*TEXT SHOWN*
Content starts
‘FORGED IN FIRE’
Speid chronicles career leading up to crucial crossroads in Jamaica’s World Cup qualifying tale
Rudolph Speid comes across as a man unfazed by the weight of pressure — a quality he credits to a lifetime of solving problems and embracing challenges.
It is for this reason, even now, with Jamaica facing an uncertain FIFA World Cup play-off assignment in March, that Speid, who was recently appointed interim head coach of the national men’s senior team — the Reggae Boyz — is tackling the task with a quiet certainty and calm confidence.
He has lived versions of this moment before. From decades of navigating high-stakes boardrooms in corporate Jamaica to the trenches of local and regional football fields, Speid admits he is energised by a good challenge.
With Jamaica on the brink of missing out on its best chance at a second World Cup appearance, Speid views the moment not with panic, but with purpose, as another complex puzzle waiting to be solved.
“I think I was forged in fire,” Speid told the Sunday Observer as he looked back at years of high-pressure assignments, some praised, others criticised; nonetheless, moments he says have shaped the coach he has become.
“I see this as me trying to solve a problem,” he said. “There is a big problem now, and when I look around me I think I am probably the best one suited to solve this problem.”
The Jamaican was catapulted into the role after the resignation of Briton Steve McClaren, who stepped down following Jamaica’s disappointing 0-0 draw with Curaçao at the National Stadium on November 18, a result which ended the team’s chance of automatic qualification.
Now the Reggae Boyz face a treacherous last-chance route — New Caledonia on March 26, and with a win, DR Congo on March 31, both matches in Mexico — in a win-or-go-home date with destiny.
For Speid, the next four months will represent more than an audition of his coaching credentials. They represent a national duty, a lifetime’s build-up, and an opportunity to solve yet another seemingly impossible problem.
“Most people only look at the football itself, but I don’t,” he said. “This means so much more to Jamaica. Financially we struggle. Everyone knows we have 11 national teams and only one makes money — not even the women’s senior team — and then we have a lot of teams and leagues that we need to develop, youth programmes that need attention. A lot of times we have to neglect those to pay for the senior teams to go on their journey. So, financially, not qualifying would be a disaster!”
But who truly is the man charged with redirecting Jamaica’s football future? What is it that drives him? How did we get to this point?
Speid’s journey began in Portland — a simpler time.
“The sea was always there, lots of rivers, my family had a farm…there was always something to do,” he recalls.
Content ends
*DATA PROVIDED*
Content starts
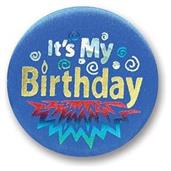 Blue It's My Birthday Satin Button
Content ends
*TASK OBJECTIVE*
In the Speid article, whom will Jamaica face on March 26, and where will the match be played? Please answer in one sentence.

*RESULT*
Jamaica will face New Caledonia on March 26 in Mexico.